Facundo
Facundo Una campaña más todavía sobre Tucumán contra el general La Madrid completó el debut o exhibición de este nuevo emir de los pastores. El general La Madrid había{164} vuelto al gobierno de Tucumán sostenido por la provincia, y Facundo se creyó en el deber de desalojarlo. Nueva expedición, nueva batalla, nueva victoria. Omito sus pormenores, porque en ellos no encontraremos sino pequeñeces. Un hecho hay, sin embargo, ilustrativo. La Madrid tenía en la batalla del Rincón 110 hombres de infantería; cuando la acción se terminó, habían muerto 60 en la línea, y excepto uno, los 50 restantes estaban heridos. Al día siguiente La Madrid se presenta de nuevo a combatir, y Quiroga le manda uno de sus ayudantes, desnudo, a decirle simplemente que la acción principiaría por los 50 prisioneros que deja indicados, y una compañía de soldados apuntándoles, con cuya intimación La Madrid abandonó toda tentativa de hacer ninguna resistencia.
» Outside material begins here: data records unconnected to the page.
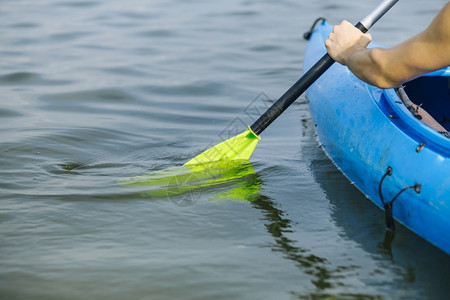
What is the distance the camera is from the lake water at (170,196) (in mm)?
2562

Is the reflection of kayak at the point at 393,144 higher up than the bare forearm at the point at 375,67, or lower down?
lower down

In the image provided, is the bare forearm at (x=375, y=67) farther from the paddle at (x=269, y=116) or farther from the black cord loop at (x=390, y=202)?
the paddle at (x=269, y=116)

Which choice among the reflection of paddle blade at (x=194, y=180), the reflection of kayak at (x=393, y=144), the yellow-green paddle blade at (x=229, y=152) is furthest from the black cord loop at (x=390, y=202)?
the yellow-green paddle blade at (x=229, y=152)

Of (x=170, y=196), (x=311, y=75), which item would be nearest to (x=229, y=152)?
(x=170, y=196)

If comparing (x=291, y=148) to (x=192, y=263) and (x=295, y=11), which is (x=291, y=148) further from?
(x=295, y=11)

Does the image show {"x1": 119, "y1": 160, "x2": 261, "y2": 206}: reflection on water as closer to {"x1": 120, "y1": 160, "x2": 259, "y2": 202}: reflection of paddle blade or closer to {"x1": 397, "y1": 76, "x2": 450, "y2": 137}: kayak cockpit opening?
{"x1": 120, "y1": 160, "x2": 259, "y2": 202}: reflection of paddle blade

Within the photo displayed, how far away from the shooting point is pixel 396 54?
2.45 metres

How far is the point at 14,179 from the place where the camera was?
12.1 feet

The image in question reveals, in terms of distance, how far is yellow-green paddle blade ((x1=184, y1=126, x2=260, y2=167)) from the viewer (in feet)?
12.7

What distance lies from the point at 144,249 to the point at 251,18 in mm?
6953

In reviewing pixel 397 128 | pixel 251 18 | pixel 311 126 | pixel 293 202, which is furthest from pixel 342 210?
pixel 251 18

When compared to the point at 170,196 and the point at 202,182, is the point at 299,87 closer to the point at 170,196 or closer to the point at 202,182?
the point at 202,182

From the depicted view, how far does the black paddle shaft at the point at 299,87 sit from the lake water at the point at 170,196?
1.23ft

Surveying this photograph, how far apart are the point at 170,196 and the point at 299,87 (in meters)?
1.00
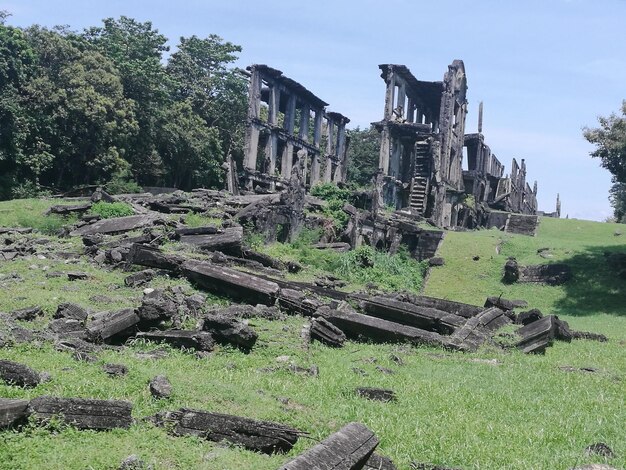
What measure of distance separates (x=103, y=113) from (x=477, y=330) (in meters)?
31.5

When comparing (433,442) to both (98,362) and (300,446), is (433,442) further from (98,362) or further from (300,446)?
(98,362)

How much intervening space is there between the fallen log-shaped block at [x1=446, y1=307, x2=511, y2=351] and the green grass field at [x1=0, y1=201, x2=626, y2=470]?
322 mm

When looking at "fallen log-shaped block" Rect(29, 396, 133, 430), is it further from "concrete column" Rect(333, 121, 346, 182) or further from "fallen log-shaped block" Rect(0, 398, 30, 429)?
"concrete column" Rect(333, 121, 346, 182)

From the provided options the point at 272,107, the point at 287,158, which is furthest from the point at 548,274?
the point at 287,158

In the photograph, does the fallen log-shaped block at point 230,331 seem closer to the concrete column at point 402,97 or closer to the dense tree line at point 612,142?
the dense tree line at point 612,142

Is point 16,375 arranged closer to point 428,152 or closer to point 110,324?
point 110,324

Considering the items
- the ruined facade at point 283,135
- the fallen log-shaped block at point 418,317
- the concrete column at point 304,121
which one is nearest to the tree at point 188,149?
the ruined facade at point 283,135

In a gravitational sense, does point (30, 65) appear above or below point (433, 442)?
above

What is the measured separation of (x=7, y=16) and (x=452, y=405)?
41.6 metres

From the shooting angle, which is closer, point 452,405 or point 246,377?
point 452,405

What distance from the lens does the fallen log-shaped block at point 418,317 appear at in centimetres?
1355

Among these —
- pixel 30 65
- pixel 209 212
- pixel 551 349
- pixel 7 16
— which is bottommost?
pixel 551 349

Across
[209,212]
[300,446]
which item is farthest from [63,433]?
[209,212]

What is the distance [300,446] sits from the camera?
593 centimetres
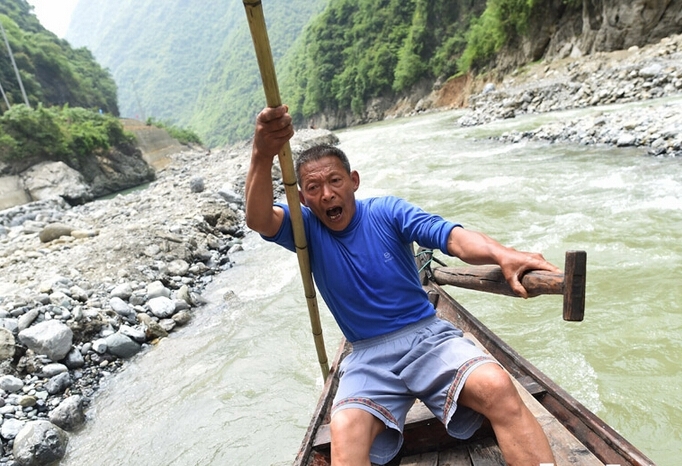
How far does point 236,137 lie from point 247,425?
3702 inches

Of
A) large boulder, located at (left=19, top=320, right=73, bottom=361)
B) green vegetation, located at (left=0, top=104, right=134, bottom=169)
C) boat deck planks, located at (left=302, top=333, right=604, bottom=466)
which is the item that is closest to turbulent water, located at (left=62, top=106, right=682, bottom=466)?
large boulder, located at (left=19, top=320, right=73, bottom=361)

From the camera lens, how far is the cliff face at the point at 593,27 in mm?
16531

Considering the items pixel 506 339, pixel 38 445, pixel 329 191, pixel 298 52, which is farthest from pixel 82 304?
pixel 298 52

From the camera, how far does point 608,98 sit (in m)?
13.9

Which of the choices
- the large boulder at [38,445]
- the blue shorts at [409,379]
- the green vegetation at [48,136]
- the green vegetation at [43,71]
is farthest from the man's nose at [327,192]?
the green vegetation at [43,71]

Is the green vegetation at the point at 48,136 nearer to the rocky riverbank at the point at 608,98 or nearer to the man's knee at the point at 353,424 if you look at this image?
the rocky riverbank at the point at 608,98

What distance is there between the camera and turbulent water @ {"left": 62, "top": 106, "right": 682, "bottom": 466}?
3080 mm

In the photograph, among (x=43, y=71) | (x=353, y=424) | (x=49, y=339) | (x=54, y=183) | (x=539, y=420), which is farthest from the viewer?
(x=43, y=71)

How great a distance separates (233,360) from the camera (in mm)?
4371

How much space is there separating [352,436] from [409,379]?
355 millimetres

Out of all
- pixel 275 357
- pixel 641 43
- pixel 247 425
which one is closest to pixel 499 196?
pixel 275 357

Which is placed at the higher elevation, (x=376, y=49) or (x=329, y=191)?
(x=376, y=49)

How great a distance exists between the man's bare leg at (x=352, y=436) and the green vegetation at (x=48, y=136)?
2252 cm

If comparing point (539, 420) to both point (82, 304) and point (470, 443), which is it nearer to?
point (470, 443)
En todas estas tres expediciones en que Facundo ensaya sus fuerzas, se nota todavía poca efusión de sangre, pocas violaciones de la moral. Es verdad que se apodera en Tucumán de ganados, cueros, suelas, e impone gruesas contribuciones en especies metálicas; pero aun no hay azotes a los ciudadanos, no hay ultrajes a las señoras; son los males de la conquista, pero aun sin sus horrores; el sistema pastoril no se desenvuelve sin freno y con toda la ingenuidad que muestra más tarde.